====== Data for the task

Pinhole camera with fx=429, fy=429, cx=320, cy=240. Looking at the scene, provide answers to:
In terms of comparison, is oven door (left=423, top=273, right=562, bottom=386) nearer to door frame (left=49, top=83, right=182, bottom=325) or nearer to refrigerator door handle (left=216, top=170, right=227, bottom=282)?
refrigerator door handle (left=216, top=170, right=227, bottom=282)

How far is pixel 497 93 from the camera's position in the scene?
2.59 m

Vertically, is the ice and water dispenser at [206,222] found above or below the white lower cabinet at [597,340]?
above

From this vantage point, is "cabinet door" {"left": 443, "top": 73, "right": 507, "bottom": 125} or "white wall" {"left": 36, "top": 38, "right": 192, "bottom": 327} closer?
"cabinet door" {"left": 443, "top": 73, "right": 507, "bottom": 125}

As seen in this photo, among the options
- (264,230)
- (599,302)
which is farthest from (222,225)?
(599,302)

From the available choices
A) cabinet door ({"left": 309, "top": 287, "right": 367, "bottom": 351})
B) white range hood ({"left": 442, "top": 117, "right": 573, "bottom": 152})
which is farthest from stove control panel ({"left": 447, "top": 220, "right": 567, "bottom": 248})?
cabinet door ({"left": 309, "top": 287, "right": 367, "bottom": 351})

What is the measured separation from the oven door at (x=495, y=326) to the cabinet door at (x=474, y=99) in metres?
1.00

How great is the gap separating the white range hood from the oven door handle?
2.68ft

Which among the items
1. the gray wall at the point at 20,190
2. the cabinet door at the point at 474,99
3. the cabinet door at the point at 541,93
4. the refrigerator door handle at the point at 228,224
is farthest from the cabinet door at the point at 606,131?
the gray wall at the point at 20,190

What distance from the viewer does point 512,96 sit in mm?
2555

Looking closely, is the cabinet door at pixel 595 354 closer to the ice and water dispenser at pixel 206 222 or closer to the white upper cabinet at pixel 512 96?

============
====== Data for the task

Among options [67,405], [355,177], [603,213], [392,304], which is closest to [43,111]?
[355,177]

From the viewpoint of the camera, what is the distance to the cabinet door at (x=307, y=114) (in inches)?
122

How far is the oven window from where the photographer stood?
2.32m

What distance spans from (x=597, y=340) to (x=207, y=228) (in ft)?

============
====== Data for the task

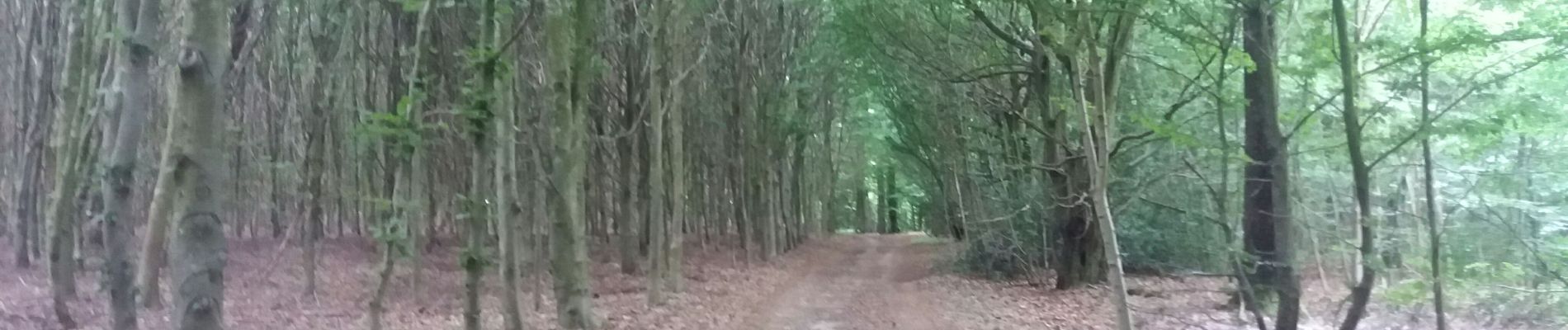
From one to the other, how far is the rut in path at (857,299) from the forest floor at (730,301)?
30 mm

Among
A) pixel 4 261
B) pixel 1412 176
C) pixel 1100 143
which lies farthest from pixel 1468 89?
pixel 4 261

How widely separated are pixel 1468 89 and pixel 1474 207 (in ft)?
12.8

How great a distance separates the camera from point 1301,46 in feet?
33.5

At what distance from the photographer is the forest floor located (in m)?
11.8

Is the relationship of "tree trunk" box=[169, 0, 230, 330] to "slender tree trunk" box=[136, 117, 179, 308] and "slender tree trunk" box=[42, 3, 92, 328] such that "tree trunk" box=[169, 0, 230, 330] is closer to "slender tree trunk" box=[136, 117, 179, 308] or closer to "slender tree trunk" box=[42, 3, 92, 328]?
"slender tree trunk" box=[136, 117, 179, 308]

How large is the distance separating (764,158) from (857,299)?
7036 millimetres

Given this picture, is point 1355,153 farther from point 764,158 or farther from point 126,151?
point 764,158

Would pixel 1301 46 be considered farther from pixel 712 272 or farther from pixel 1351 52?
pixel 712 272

============

Output the part of the material that opens with the line containing "What distance from the viewer" and closes with the line containing "Looking closely, is" as a JSON list of strings. Use one string per line, include both end lines, and leave out blank lines.

- Result below
[
  "What distance from the viewer does point 512,96 sit in mm?",
  "2555",
  "Looking closely, is the cabinet door at pixel 595 354 closer to the ice and water dispenser at pixel 206 222 or closer to the white upper cabinet at pixel 512 96?"
]